(Source material)
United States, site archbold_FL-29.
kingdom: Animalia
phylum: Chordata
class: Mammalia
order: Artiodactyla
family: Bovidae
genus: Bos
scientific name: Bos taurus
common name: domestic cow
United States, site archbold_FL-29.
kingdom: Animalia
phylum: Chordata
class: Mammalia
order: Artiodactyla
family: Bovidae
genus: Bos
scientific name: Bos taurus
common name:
(End Source material)
Transcribe the data. Leave every line exactly as it is.

United States, site archbold_FL-29.
kingdom: Animalia
phylum: Chordata
class: Mammalia
order: Artiodactyla
family: Bovidae
genus: Bos
scientific name: Bos taurus
common name: domestic cow
United States, site archbold_FL-29.
kingdom: Animalia
phylum: Chordata
class: Mammalia
order: Artiodactyla
family: Bovidae
genus: Bos
scientific name: Bos taurus
common name:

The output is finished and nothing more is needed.